Owners will be notified starting April 7.
SpaceX launches satellite into orbit
SpaceX has launched a communications satellite into orbit after a two-day delay.
A SpaceX Falcon 9 rocket carrying an EchoStar satellite lifted off from Cape Canaveral, Florida, at 2 a.m. Thursday. The satellite was deployed into orbit high above Earth about 35 minutes later.
The launch was originally scheduled for Tuesday but was pushed back due to high winds.
This was the second SpaceX launch from the Kennedy Space Center’s Launch Complex 39A. Last month’s space station resupply launch was the first from the pad since the end of the space shuttle program in 2011. The pad was used to send Neil Armstrong and Buzz Aldrin to the moon in 1969.

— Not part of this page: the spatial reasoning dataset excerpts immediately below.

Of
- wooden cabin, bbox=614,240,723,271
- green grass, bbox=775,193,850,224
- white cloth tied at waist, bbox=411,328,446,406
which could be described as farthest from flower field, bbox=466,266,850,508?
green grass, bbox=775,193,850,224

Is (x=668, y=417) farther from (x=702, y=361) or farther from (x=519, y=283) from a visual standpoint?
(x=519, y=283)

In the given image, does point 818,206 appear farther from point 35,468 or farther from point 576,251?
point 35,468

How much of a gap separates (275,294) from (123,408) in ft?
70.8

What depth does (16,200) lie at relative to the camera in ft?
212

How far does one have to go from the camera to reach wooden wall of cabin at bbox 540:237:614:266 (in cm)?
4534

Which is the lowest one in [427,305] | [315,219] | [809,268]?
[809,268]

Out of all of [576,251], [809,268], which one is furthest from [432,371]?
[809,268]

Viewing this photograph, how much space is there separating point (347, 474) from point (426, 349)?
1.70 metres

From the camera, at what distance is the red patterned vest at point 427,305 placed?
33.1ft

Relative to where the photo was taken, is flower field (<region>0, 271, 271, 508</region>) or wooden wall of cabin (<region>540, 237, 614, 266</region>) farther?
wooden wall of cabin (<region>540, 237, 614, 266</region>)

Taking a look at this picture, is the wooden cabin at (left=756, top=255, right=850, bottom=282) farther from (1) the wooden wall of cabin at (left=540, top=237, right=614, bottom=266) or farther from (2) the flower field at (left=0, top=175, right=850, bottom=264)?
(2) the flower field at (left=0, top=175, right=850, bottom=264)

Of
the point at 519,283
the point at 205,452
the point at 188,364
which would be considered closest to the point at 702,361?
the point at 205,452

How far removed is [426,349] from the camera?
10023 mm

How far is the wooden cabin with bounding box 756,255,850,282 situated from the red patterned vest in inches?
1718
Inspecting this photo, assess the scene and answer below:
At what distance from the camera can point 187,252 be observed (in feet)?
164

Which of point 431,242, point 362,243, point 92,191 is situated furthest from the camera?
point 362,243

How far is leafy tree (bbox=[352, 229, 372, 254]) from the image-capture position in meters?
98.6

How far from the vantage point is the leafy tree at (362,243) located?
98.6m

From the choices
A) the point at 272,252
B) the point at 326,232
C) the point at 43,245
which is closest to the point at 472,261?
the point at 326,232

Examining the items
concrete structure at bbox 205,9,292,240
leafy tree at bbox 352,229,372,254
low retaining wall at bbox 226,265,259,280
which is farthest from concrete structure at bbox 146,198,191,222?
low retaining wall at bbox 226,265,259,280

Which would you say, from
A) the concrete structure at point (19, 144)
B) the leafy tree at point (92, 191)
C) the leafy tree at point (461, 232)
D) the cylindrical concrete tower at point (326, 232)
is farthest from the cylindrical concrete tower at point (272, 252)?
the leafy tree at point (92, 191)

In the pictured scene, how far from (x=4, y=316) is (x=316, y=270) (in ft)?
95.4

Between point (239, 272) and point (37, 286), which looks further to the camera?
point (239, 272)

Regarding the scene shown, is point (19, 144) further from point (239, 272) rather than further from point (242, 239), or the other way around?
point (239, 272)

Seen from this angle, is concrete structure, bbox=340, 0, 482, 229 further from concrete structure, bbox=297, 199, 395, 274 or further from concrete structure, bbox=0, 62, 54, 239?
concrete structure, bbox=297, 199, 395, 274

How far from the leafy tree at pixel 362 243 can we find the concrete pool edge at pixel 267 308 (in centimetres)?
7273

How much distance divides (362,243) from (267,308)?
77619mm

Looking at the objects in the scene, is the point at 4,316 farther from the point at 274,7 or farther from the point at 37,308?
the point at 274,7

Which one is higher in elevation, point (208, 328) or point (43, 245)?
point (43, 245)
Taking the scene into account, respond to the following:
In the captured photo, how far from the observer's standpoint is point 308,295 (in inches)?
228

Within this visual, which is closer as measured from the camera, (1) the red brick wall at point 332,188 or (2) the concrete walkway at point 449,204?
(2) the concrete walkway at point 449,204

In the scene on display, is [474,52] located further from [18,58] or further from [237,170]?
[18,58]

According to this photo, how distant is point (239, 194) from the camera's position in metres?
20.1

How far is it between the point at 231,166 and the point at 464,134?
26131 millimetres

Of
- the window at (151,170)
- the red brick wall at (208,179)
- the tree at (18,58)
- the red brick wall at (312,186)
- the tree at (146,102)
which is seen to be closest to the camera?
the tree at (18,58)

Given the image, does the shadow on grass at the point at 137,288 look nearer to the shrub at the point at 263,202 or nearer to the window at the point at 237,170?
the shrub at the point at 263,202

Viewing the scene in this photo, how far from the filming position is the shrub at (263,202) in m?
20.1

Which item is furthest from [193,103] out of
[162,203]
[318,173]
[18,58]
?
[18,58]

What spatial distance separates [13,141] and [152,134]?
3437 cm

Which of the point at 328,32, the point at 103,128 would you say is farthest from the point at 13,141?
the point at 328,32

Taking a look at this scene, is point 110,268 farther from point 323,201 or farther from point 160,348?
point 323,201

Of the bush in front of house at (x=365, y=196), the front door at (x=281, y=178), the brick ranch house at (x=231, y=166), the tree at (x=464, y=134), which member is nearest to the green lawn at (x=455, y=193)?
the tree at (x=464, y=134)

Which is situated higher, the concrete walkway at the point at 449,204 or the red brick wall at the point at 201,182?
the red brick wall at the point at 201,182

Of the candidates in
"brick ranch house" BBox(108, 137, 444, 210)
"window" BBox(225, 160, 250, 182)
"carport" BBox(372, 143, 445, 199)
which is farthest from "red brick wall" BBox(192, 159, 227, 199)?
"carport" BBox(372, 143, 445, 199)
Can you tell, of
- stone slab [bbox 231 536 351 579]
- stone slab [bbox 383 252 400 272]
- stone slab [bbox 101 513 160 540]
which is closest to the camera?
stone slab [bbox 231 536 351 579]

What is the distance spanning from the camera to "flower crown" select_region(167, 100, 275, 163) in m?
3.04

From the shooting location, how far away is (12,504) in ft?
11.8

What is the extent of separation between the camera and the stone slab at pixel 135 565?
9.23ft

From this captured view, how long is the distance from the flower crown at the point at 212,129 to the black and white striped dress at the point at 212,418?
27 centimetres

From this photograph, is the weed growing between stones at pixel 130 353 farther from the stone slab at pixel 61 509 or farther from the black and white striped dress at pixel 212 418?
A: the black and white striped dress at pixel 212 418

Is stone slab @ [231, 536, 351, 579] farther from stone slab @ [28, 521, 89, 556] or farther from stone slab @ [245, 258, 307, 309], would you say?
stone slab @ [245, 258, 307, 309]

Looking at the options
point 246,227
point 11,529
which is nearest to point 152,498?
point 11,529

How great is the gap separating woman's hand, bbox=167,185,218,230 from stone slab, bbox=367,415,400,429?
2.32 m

Jobless applications down last week
Fewer Americans applied for unemployment benefits last week, a further indication of the health of the labor market.
Applications for jobless benefits slipped by 2,000 to 241,000 after claims had risen by 20,000 in the previous week, the Labor Department reported Thursday. Two weeks ago claims had fallen to a 44-year low of 223,000. The four-week average, which is less volatile, rose by 750 last week to 237,250.
Overall, 2.03 million Americans are receiving unemployment benefits, 8.2 percent lower than a year ago.
Job openings grow 1.6% in January
Employers posted more open positions in January compared with December and the number of Americans quitting jumped, trends that could push up wages.
Job openings rose 1.6 percent in January to a seasonally adjusted 5.6 million, the Labor Department said Thursday . While healthy, openings have fallen 1.5 percent year over year.
More than 3.2 million people quit their jobs in January, the most in nearly 16 years.